Render this sentence from the bow-hunting story in Spanish: "Both deer went by me never knowing I was anywhere around."
**** Text segment ****
It was a beautiful fall day and I headed to the woods early just to be there. Being it was around 2:30 in the afternoon I didn't want to get in the tree stand just yet because I knew if I did I'd start to get fidgety about the "bewitching" hr.. So I decided to do a little stalking/still hunting. I had just walked down one of my favorite ridges and decided to take a rest under a huge white oak tree over looking a small valley. I could see for a very long ways up and down the drawn from there. The warm sun felt so good filtering down through the leaves and limbs and added to the camouflage I was wearing.
 I hadn't been there very long, maybe 30 minutes when I hear deer running across the way. It took me a bit to pinpoint exactly where the sounds were coming from but when I did it was primo. I see this doe making tracks and she's doing it in fine fashion too. She is doing a lot of zigging and zagging, just trying to stay a step or two ahead of this awesome buck that's dogging her for all he's worth.
 I remember thinking "How cool is this?" Way!!!
as I sat there with an arrow on the string of my Thunderstick III. I thought to myself I bet that ole girl is going to lead him right by me on the deer trail that's about 8 ft away from the base of the tree I'm sitting under. I could visualize exactly how it would happen.
 Things sort of start to pick up fast as the doe does exactly what I had already played out in my minds' eye. They've crossed the bottom and are headed straight up the hill along the deer trail.
Both deer went by me never knowing I was anywhere around. In one smooth motion I rise to one knee while pulling "bravehartes" string back to that well known anchor. As soon as I touch my spot and while I'm tracking their progress with a hole drilled into his boiler room, I released. I watched the arrow fly true to the point I had earlier envisioned it hitting. Mr. Buck never missed a step, he was so intent on keeping up with the doe that was just ahead of him running with her tongue out that he never knew he had just been killed.
**** Dataset extract ****
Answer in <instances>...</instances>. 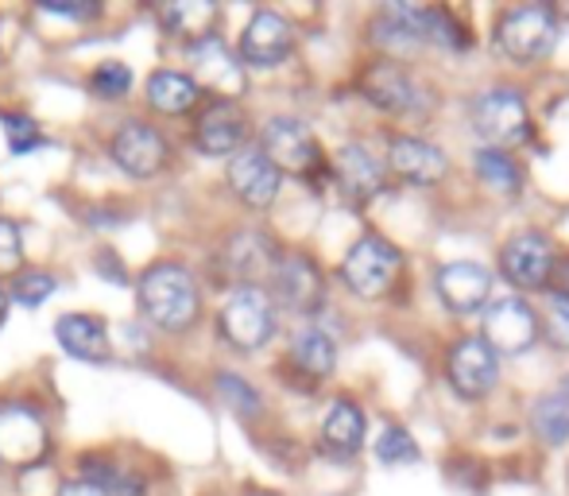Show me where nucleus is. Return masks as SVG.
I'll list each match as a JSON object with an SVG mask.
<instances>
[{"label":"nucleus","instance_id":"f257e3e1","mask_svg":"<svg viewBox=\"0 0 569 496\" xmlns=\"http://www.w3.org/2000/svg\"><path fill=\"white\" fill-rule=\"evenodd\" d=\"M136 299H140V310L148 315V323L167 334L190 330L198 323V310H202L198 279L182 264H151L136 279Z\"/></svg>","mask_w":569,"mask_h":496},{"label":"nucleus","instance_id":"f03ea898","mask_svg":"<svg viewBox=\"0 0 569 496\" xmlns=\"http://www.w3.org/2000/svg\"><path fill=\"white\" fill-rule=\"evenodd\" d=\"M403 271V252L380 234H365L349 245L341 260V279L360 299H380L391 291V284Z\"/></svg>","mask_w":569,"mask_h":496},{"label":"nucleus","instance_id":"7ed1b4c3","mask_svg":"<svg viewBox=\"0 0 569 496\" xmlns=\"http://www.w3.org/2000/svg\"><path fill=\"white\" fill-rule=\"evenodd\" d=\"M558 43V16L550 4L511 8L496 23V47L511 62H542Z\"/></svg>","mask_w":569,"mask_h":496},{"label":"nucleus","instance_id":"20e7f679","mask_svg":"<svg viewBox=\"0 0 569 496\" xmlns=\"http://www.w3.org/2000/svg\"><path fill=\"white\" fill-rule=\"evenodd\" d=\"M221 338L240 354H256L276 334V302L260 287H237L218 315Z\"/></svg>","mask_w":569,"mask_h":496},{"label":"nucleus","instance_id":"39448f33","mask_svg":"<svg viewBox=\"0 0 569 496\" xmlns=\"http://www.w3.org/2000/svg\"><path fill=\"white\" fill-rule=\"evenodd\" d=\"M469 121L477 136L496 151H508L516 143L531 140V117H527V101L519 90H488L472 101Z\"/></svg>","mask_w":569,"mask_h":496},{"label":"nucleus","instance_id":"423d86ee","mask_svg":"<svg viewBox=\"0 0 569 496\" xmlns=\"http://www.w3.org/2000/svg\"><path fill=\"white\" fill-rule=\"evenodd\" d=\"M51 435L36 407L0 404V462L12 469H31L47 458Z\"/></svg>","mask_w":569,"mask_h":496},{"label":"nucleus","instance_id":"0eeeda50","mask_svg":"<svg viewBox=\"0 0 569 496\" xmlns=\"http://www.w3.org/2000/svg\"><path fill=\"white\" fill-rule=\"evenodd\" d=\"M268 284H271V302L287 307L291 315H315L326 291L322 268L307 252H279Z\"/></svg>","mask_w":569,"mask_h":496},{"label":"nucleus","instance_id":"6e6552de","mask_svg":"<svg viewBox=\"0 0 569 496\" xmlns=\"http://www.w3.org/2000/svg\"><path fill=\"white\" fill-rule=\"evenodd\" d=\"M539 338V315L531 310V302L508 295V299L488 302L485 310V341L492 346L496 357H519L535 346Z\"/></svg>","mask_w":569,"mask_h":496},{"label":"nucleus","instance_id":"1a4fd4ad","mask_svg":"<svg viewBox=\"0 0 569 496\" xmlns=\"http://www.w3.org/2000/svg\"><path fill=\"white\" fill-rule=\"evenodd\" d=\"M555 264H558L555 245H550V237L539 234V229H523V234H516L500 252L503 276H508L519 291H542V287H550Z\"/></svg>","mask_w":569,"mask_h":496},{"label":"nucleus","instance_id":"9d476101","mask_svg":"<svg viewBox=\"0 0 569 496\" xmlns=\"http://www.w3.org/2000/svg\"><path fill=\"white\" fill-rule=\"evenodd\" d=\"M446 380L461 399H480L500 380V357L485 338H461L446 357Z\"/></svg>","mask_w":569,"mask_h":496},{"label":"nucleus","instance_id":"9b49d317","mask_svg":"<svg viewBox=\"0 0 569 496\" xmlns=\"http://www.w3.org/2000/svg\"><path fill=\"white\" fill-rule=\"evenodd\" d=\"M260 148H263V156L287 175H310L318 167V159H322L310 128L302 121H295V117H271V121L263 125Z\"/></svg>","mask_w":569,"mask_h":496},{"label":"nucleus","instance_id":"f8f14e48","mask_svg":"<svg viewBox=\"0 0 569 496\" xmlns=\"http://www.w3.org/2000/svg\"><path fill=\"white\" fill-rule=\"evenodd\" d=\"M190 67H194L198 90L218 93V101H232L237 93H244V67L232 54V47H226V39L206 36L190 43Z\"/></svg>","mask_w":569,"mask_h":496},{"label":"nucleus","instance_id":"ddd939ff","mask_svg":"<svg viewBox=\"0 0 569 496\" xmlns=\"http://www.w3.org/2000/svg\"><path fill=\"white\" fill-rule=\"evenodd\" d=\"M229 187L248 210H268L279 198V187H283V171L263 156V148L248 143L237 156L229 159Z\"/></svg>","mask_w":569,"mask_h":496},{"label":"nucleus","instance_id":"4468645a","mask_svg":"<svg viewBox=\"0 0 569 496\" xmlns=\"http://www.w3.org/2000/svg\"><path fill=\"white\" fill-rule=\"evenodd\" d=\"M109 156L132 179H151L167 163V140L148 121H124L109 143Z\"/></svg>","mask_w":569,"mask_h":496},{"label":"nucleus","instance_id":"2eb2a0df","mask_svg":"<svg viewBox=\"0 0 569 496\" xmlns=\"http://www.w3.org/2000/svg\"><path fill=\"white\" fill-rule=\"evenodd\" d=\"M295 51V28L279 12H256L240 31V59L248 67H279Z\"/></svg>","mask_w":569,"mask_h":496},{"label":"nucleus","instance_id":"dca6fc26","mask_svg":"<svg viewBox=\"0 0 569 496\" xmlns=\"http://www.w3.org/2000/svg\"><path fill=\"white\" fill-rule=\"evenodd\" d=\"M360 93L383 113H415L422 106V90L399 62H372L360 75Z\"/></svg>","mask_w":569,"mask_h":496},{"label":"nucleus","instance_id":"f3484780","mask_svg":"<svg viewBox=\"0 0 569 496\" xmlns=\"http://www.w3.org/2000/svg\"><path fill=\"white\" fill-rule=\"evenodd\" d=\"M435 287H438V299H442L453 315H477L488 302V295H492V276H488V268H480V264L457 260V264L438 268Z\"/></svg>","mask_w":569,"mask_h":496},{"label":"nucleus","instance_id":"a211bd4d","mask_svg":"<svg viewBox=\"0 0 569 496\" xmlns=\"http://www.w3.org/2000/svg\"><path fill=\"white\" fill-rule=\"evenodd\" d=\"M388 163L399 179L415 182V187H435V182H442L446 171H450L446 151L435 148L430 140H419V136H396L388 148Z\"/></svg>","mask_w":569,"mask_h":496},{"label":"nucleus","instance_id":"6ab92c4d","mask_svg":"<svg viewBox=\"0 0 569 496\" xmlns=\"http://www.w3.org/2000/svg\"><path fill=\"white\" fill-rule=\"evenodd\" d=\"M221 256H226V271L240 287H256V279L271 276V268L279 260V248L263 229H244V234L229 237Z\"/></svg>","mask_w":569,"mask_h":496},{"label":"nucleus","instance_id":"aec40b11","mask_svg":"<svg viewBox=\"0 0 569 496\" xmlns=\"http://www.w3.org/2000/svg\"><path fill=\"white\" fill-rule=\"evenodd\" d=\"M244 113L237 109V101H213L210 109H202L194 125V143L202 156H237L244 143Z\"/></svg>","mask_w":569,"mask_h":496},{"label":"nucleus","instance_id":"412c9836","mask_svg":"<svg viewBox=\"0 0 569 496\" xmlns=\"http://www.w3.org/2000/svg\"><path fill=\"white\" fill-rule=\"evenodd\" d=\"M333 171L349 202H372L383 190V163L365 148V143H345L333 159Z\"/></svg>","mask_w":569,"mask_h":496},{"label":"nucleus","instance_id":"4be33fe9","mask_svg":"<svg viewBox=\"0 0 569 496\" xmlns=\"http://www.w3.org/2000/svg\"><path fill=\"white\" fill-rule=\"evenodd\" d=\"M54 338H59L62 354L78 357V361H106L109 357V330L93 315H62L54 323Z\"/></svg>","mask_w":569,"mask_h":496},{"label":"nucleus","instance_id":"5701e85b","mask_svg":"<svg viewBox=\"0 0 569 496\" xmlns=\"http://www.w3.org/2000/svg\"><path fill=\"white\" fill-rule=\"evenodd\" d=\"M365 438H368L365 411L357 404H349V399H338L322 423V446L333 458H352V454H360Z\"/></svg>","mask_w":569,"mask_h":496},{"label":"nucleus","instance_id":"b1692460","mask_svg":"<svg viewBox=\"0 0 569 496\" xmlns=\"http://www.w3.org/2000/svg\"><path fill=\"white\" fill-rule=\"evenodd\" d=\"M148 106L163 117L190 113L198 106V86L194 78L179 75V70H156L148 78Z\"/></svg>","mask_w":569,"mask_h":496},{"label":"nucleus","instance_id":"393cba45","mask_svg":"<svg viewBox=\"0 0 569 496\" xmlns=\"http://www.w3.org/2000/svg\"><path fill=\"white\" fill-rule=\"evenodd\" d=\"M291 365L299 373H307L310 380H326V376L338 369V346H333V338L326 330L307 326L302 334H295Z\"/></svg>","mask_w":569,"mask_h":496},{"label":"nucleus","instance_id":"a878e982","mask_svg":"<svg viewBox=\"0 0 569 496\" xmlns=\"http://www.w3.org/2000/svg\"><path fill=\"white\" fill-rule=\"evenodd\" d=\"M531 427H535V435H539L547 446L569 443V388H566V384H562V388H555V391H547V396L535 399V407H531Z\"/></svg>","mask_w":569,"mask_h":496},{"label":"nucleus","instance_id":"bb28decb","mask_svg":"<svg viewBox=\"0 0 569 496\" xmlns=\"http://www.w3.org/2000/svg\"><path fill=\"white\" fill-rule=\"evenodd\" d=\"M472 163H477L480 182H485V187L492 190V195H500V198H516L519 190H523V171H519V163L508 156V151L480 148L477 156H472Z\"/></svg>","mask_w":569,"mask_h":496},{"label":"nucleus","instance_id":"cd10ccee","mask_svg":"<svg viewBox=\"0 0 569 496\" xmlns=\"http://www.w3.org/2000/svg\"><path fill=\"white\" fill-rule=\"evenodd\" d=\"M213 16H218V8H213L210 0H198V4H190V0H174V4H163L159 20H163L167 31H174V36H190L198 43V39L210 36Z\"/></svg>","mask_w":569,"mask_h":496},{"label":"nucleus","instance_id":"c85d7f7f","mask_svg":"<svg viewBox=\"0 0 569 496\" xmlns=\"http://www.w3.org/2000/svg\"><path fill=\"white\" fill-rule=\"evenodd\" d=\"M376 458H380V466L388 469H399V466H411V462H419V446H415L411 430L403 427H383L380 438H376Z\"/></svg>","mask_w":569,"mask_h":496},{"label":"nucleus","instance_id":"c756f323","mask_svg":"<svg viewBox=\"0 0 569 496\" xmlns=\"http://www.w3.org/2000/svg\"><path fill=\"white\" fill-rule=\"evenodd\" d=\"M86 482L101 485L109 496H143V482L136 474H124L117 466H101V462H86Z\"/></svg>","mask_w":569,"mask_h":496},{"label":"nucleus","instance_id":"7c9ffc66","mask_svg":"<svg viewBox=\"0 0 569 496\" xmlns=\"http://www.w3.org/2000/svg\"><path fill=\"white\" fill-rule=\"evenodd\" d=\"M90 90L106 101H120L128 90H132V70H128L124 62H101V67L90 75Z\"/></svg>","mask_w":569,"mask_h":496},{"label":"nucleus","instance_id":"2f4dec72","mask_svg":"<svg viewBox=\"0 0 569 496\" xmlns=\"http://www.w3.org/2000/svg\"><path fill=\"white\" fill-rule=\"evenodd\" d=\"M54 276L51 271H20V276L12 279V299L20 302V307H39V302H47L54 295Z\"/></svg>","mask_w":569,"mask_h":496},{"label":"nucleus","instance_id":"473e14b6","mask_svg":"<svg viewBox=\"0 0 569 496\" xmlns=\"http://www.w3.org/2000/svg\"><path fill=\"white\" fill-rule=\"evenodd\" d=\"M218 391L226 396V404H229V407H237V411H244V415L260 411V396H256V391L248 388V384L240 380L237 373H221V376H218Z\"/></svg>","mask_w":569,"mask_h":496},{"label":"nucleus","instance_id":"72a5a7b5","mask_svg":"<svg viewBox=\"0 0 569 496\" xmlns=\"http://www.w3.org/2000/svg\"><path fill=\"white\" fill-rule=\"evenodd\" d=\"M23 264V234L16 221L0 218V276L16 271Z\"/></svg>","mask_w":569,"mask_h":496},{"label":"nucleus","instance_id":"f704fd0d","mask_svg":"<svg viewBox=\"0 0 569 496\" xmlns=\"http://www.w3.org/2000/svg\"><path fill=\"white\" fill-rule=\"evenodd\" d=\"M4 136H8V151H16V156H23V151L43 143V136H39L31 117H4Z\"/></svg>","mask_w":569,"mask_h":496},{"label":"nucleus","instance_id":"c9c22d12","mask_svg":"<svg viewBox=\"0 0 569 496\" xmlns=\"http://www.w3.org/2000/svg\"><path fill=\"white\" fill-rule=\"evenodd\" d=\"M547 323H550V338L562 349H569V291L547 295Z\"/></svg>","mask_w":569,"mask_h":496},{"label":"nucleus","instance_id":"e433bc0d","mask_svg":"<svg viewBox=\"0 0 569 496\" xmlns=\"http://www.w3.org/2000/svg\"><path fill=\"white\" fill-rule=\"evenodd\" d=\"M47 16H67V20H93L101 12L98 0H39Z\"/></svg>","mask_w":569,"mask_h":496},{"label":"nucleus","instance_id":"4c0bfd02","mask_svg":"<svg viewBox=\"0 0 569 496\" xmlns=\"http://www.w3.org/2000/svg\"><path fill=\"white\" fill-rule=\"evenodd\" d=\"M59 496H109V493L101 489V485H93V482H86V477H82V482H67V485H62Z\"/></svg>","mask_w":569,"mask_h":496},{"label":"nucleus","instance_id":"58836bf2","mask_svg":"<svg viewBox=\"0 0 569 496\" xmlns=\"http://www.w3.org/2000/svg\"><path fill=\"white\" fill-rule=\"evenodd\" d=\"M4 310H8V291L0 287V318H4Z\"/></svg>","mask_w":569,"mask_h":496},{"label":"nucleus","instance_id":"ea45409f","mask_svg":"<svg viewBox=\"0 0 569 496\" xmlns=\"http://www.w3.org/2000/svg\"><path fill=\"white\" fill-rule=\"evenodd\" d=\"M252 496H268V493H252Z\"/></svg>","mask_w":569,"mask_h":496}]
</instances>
****
In response >>
Ambos ciervos pasaron junto a mí sin saber nunca que yo estaba por ahí.